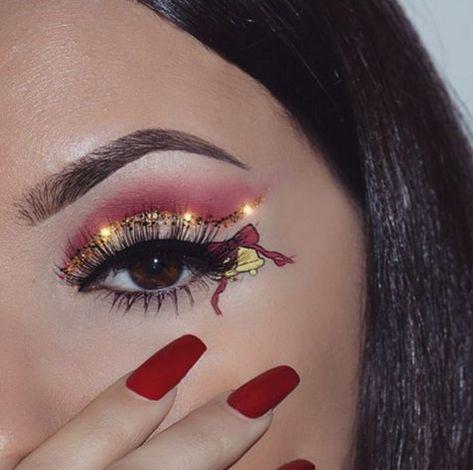 🌸COSMETICS/TOOLS 1.Kylie Cosmetics holiday edition  instagram|kyliecosmetics 2. Morphe Brushes KATHLEEN LIGHTS PALETTE Limited editionGilded Set instagram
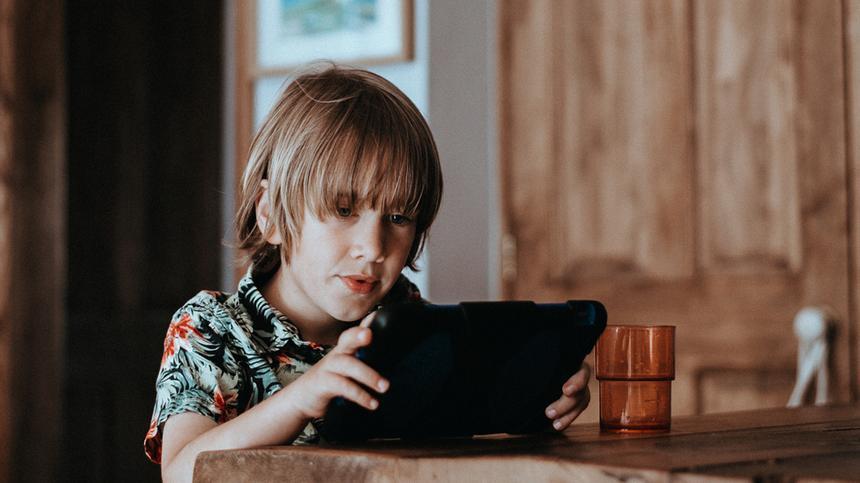 Ab einem gewissen Alter kann man seine Kinder nicht mehr von der Technik fernhalten - aber wie lehrt man den richtigen Umgang mit den neuen Medien?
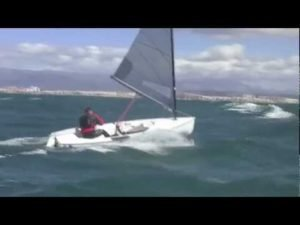 Bear off and capsize in a big breeze - Jonathan Lobert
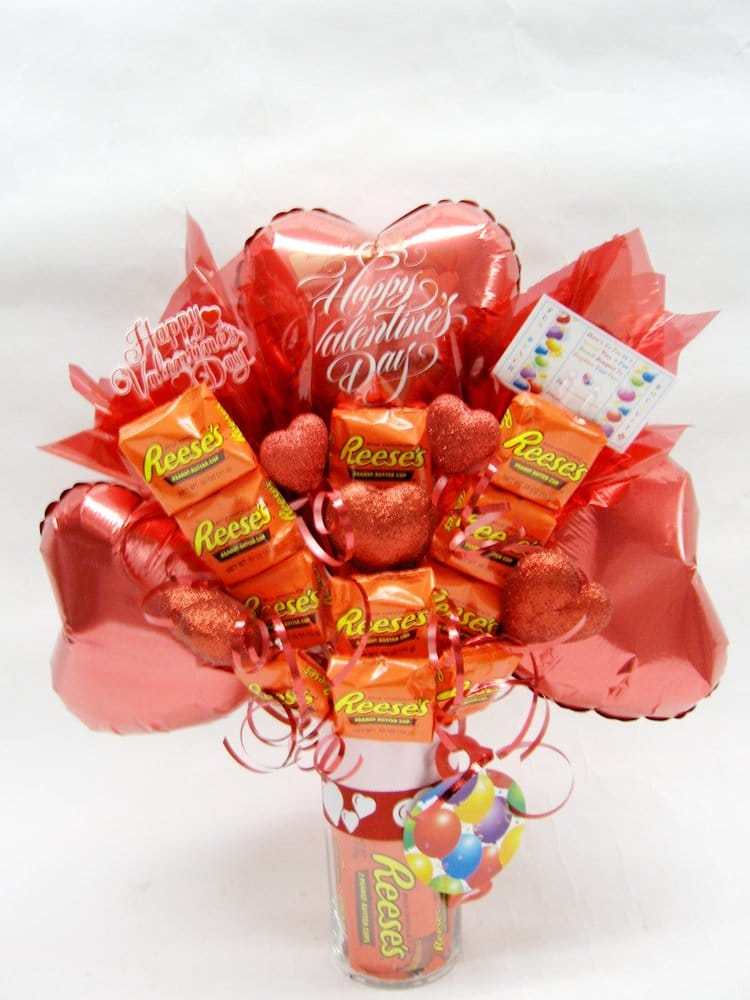 Fun Bunch 3 Balloons Amp Reeses Candy Bars Bouquet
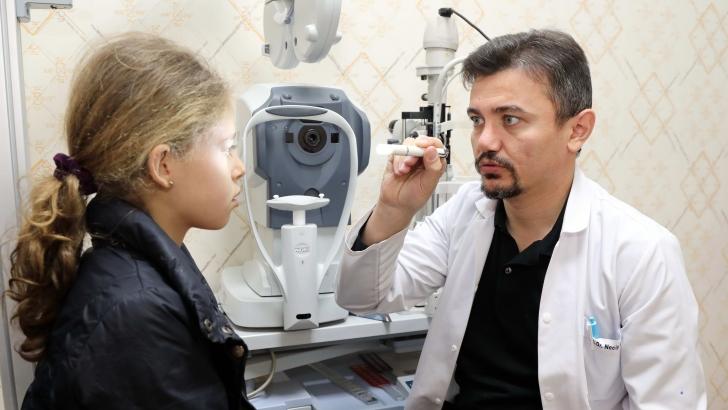 GAÜN'lü göz doktorundan büyük başarı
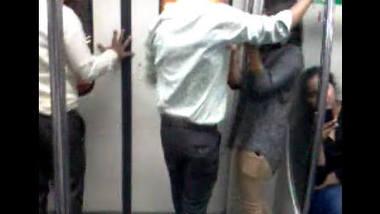 Indian beautiful lover romance in train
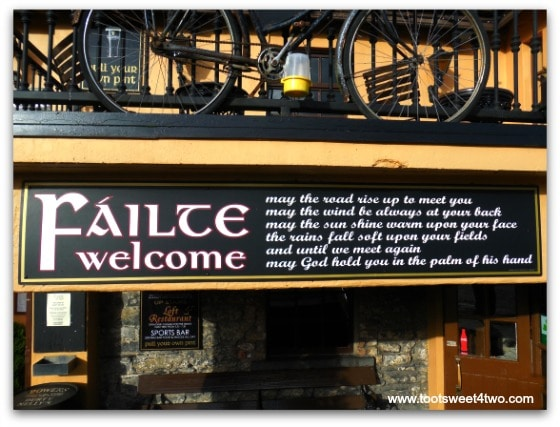 Failte Welcome - 17 Irish Blessings, Proverbs and Toasts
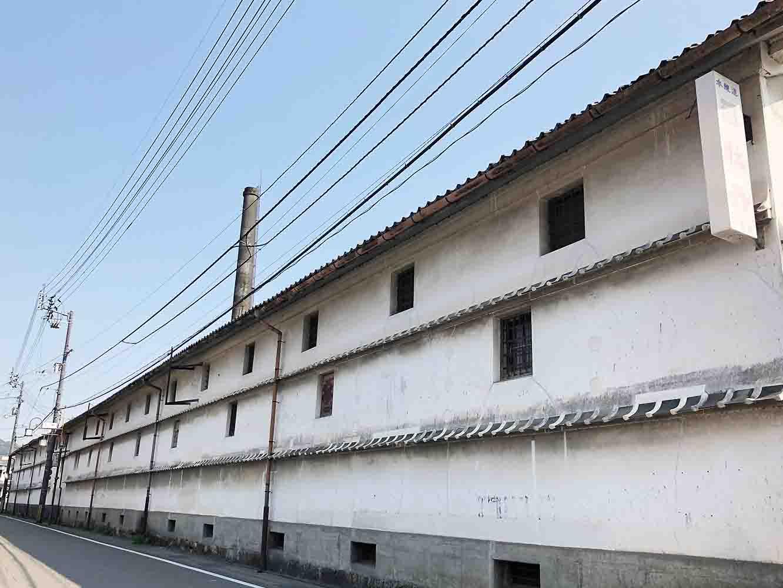 全長80メートル続く司牡丹の蔵。出荷前のお酒が眠るこの蔵は、日本有数の長さなのだそう
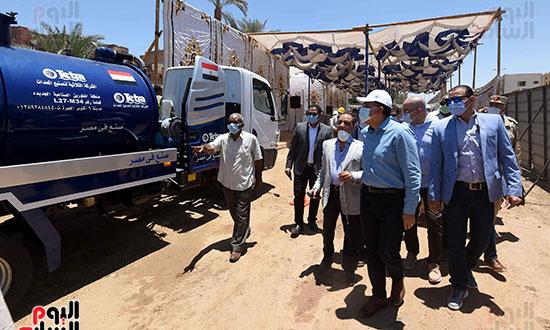 رئيس الوزراء يتفقد مشروع احلال وتجديد البنية التحتية لطريق السادات تصوير سليمان العطيفى (3)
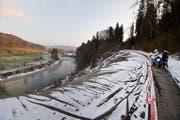 Der zur Thur hin abrutschende Hang und die für motorisierte Verkehrsteilnehmer gesperrte Haldenstrasse. (Bild: Donato Caspari, 22. Januar 2019)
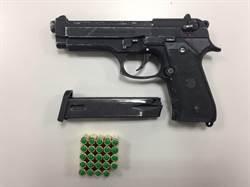 敦南彩妝店前違停 警一問查到3把槍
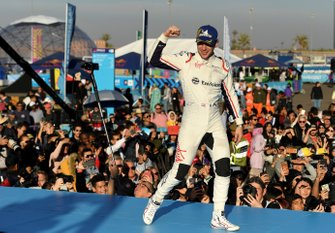 Robin Frijns, Envision Virgin Racing, 2nd position, celebrates on the podium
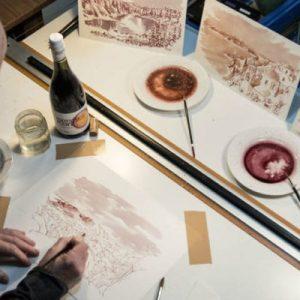 Người nghệ sĩ vẽ nên những bức tranh cảnh quan đáng kinh ngạc bằng rượu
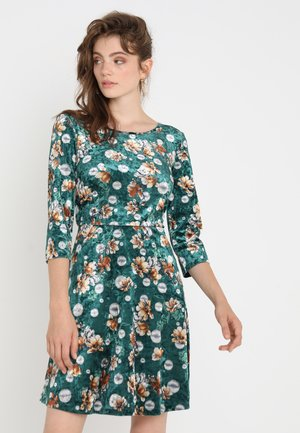 VICEDREZ 3/4 SLEEVE DRESS - Robe d'été - pine grove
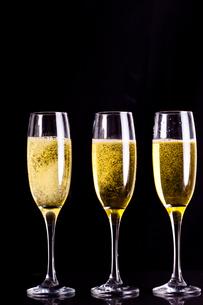 Three full glasses of champagneの素材 [FYI00487145]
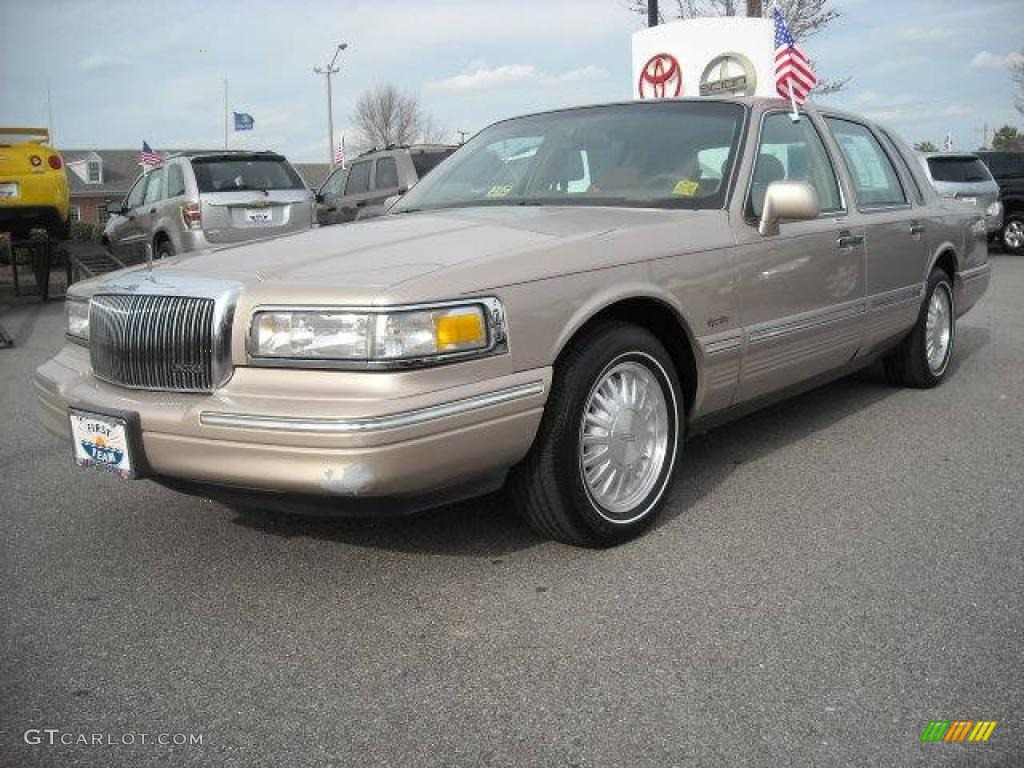 1997 light prairie tan metallic lincoln town car signature 4656141 car color. Black Bedroom Furniture Sets. Home Design Ideas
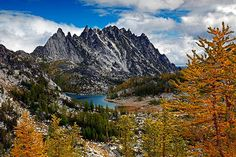Beautiful alpine lakes with sweet fall color! Can't get enough pictures of this area. The Enchantments, Hidden Garden, Alpine Lake, Land Of Enchantment, Travel List, Pacific Northwest, Mount Rainier, Wilderness, Enchanted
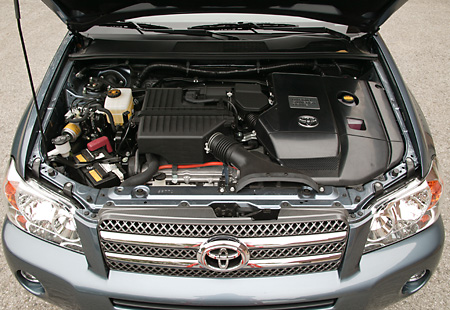 AUT 30 RK2274 01 © Kimball Stock 2006 Toyota Highlander Hybrid Detail Engine Shot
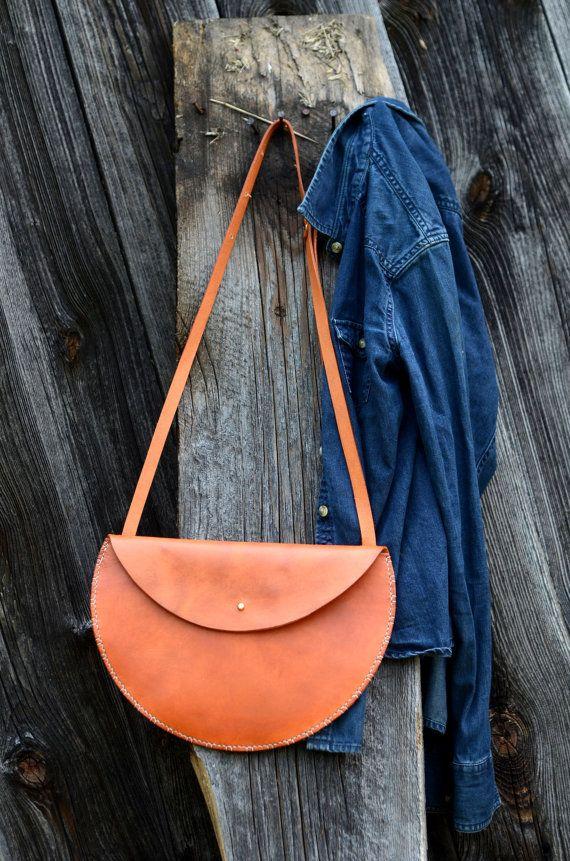 Farrell & Co. Beautiful leather goods. Handmade by Meg Farrel in Midcoast Maine. www.farrellandcompany.com/#/about/4560519044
________
### Directions
The lines to copy run from the one with "全長80メートル続く司牡丹の" through the end of the material. Write them out exactly, leaving out the pictures.

### Solution below
 全長80メートル続く司牡丹の蔵。出荷前のお酒が眠るこの蔵は、日本有数の長さなのだそう
 رئيس الوزراء يتفقد مشروع احلال وتجديد البنية التحتية لطريق السادات تصوير سليمان العطيفى (3)
 Der zur Thur hin abrutschende Hang und die für motorisierte Verkehrsteilnehmer gesperrte Haldenstrasse. (Bild: Donato Caspari, 22. Januar 2019)
 敦南彩妝店前違停 警一問查到3把槍
 Robin Frijns, Envision Virgin Racing, 2nd position, celebrates on the podium
 Người nghệ sĩ vẽ nên những bức tranh cảnh quan đáng kinh ngạc bằng rượu
 VICEDREZ 3/4 SLEEVE DRESS - Robe d'été - pine grove
 Three full glasses of champagneの素材 [FYI00487145]
 1997 light prairie tan metallic lincoln town car signature 4656141 car color. Black Bedroom Furniture Sets. Home Design Ideas
Beautiful alpine lakes with sweet fall color! Can't get enough pictures of this area. The Enchantments, Hidden Garden, Alpine Lake, Land Of Enchantment, Travel List, Pacific Northwest, Mount Rainier, Wilderness, Enchanted
 AUT 30 RK2274 01 © Kimball Stock 2006 Toyota Highlander Hybrid Detail Engine Shot
 Farrell & Co. Beautiful leather goods. Handmade by Meg Farrel in Midcoast Maine. www.farrellandcompany.com/#/about/4560519044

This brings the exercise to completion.